There are questions to deal with regarding driverless cars.
There are questions to deal with regarding driverless cars.

Those who commit serious crimes – particularly crimes of violence – deserve to go to prison, but before they get there very often the victim is put through the harrowing process of having to give evidence in court.

Criminals who admit their guilt at the outset deserve some credit for doing so and that is why I support the new guidelines which have been introduced which say that criminals will only receive the maximum one third reduction to their sentence if they plead guilty at the first court hearing.

Not only by so doing do they save victims the stress of a trial, but they free up valuable court resources.

Generally, most laws enacted by Parliament deal with problems that are already facing the country such as cyber crime, trading standards and issues of justice.

However, currently Parliament is legislating for something which is not yet with us but is about to happen!

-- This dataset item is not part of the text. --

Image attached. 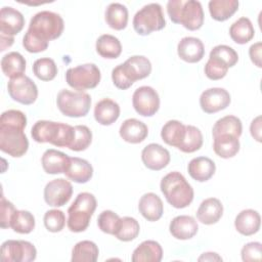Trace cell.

The Vehicle Technology Bill seeks to pave the way for driverless cars on our roads.

This should put Britain at the cutting edge of this new and emerging technology.

Changes to our insurance law will be necessary as the driverless car will need itself to be insured rather than the ‘driver’/owner.

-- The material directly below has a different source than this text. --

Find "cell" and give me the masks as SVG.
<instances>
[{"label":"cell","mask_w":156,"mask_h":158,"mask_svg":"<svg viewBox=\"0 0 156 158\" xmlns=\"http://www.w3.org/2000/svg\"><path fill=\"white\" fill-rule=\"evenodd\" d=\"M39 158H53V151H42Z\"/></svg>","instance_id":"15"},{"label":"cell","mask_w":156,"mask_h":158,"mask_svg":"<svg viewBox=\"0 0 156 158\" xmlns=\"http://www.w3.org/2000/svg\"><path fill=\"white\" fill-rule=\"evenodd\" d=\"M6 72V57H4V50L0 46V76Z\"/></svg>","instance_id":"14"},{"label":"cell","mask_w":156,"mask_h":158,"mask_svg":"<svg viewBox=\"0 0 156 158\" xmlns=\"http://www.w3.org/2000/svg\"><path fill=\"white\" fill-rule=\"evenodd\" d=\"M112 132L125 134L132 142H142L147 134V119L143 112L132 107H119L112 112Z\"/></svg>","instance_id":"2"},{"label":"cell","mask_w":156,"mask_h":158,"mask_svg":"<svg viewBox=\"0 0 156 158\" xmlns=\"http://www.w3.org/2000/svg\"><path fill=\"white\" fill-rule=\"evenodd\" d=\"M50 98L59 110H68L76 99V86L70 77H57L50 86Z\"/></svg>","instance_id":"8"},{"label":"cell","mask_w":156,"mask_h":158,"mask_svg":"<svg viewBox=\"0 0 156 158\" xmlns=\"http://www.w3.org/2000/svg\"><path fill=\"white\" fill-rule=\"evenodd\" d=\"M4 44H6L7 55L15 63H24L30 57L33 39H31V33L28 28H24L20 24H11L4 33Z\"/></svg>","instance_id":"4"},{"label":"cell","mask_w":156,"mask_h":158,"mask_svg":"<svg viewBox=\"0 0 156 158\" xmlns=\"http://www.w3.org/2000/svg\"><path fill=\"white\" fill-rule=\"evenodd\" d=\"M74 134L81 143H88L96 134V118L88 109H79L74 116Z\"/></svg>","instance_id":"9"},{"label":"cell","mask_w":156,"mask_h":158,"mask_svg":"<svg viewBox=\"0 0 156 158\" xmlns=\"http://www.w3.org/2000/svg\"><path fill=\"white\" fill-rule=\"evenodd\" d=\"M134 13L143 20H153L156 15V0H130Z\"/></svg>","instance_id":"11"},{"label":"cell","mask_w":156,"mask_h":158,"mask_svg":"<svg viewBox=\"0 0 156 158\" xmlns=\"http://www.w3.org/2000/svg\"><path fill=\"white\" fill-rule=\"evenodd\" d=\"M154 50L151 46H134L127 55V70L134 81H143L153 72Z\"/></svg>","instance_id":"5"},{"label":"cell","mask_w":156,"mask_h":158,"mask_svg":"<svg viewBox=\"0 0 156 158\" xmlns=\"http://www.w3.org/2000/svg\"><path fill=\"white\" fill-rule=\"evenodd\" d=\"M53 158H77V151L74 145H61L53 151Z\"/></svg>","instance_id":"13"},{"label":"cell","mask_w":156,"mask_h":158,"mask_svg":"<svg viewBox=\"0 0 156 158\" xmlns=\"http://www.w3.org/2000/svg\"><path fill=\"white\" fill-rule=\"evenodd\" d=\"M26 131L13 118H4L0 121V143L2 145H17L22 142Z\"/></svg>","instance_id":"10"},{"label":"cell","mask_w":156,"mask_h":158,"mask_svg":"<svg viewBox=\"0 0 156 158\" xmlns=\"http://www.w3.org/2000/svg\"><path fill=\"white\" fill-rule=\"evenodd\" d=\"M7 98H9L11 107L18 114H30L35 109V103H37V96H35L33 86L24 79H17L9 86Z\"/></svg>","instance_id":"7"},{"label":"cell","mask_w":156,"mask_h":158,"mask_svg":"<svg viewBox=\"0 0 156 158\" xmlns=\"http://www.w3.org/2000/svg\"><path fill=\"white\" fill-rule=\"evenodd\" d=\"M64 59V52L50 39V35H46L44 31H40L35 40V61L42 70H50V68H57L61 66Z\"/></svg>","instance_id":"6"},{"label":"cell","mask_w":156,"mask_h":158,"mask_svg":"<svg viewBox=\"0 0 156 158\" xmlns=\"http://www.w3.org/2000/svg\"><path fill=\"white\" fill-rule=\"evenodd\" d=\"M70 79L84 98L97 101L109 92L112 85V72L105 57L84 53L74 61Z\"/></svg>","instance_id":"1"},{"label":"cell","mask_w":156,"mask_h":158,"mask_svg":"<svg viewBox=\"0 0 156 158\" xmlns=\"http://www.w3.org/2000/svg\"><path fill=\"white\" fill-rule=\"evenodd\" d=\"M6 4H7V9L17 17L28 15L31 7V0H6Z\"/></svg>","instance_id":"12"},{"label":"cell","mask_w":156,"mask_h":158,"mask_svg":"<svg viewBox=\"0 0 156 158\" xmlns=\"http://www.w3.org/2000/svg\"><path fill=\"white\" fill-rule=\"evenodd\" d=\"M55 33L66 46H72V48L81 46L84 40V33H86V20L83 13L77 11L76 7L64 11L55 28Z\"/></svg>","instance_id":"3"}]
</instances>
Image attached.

The new technology should open up opportunities for travel for those who are currently at a disadvantage because they cannot drive.

Most disabilities will no longer be a deterrent when the car you are travelling in can drive itself.

This Bill has widespread support at Westminster and is being backed by MPs of all parties. However, it does raise a number of interesting questions.

For example, if the driverless car exceeds the speed limit who gets the fine?

It should surely not be the innocent occupier, so would the blame fall on the car manufacturer?

There is also then the question of the travel data which the car stores and which reveals where it has been.

Clearly, when such a vehicle has been involved in an accident, the data should be made available to the insurance companies concerned and, if necessary, to the police.

Similarly, if it believed the car has been involved in a crime, such as being used as a burglary getaway car, then the police should be able to access the travel history of the vehicle.

But what should happen when no crime has been committed? For example, should a divorce lawyer acting for the spouse of the car owner be allowed to access data to see where the partner has been, in order to prove adultery?

Although the Bill has widespread support, these are questions that Parliament still has to grapple with.

Over in Germany, a hapless gardener has fallen foul of a much older law banning drink-driving.

The man after having consumed several pints of lager, got on his motor mower to cut his front lawn, which abuts the local highway. Seen weaving about by the police he was breathalysed and arrested for being over the limit.

Oh dear. It seems that both he and his lawns ended up half cut!